The second time Uba attempted to push his luck again at the apex court it was his lawyer and then President of the Nigerian Bar Association (NBA), Mr. J.B Daudu (SAN), that received the bashing. In a unanimous verdict, the seven-man panel not only dismissed the suit, but described it as a "thorough abuse of the judicial process."
Before preparing the judgment, the then CJN, Justice Idris Legbo Kutigi, who presided over the case fumed at the perceived effrontery of Uba and Daudu in bringing the application before the court, which, according to him, was a mere attempt to rubbish the integrity of the judiciary in order to fulfil his gubernatorial ambition.
"This court held in its earlier judgment that the notice of appeal filed by Peter Obi at the Court of Appeal was valid.
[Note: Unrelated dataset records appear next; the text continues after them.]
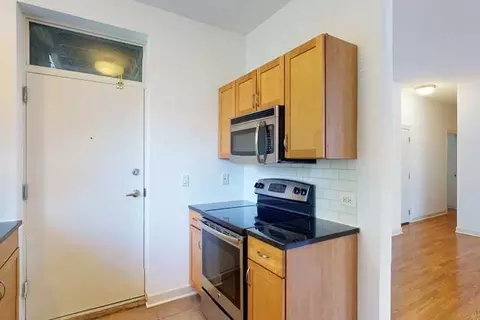 5326 S Greenwood Ave, Chicago, IL 60615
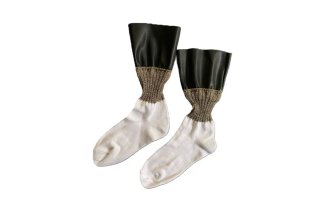 LAME COLORED BLOCKED FAUX LEATHER SOCKS<br>GOLDWHITEξʲ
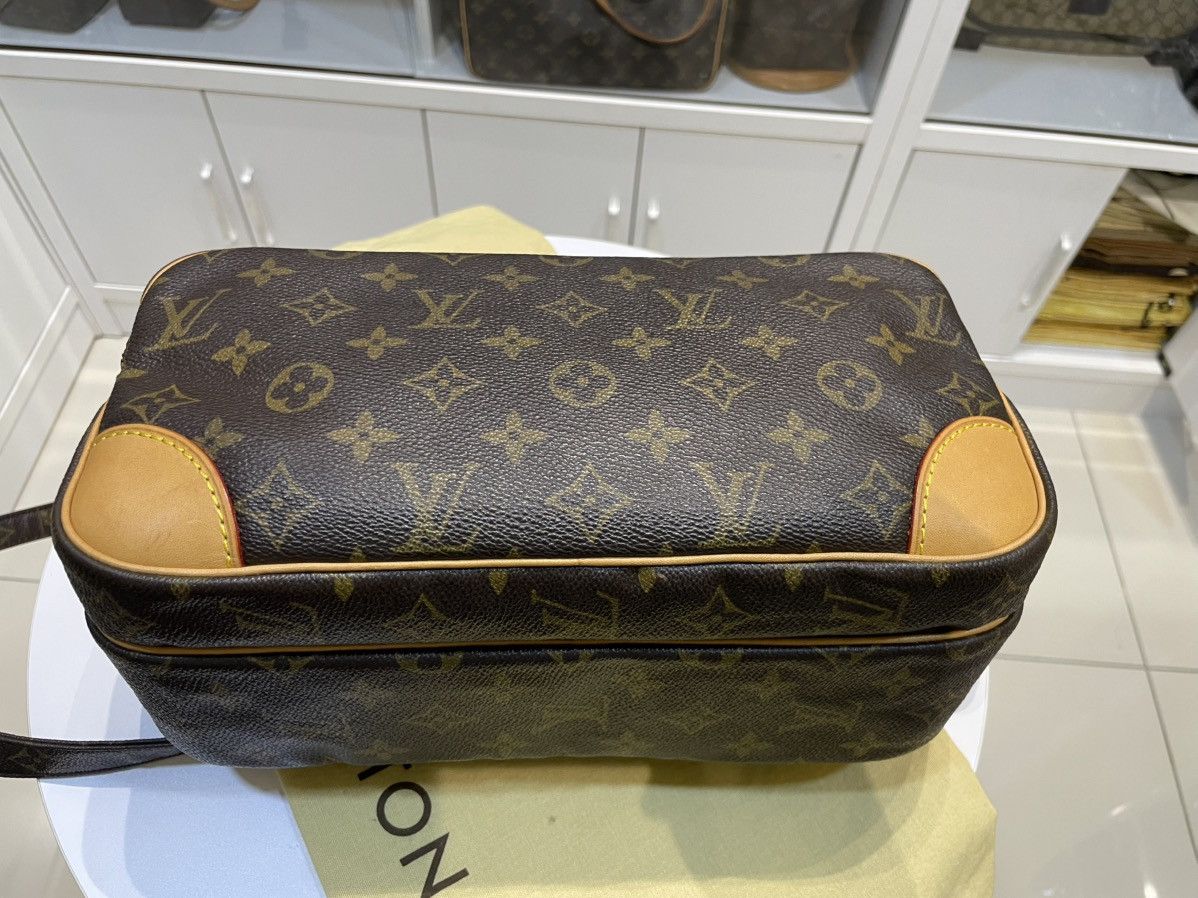 Louis Vuitton AUTHENTIC LOUIS VUITTON MONO NILE PM BAG Size ONE SIZE - 8 Thumbnail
Yet, after our judgment, the applicant went straight back to the trial court to ask it to void the same notice of appeal which this court (Supreme Court) had declared valid; when he failed, he went back to the Court of Appeal and failed and has returned to us," Kutigi observed.
Now referring to Daudu, Justice Kutigi lamented at a situation where very senior members of the legal profession would allow themselves to be used as tools in the hands of politicians.
"What kind of country is this where Senior Advocates of Nigeria are used to mess up the judiciary? We will not allow this kind of practice. This is wrong. The appellant has been shuttling from one court to another on a matter that the Supreme Court had already delivered judgment. If the Supreme Court makes a mistake, there are procedures of correcting the mistakes; not this way, and we will not allow it.”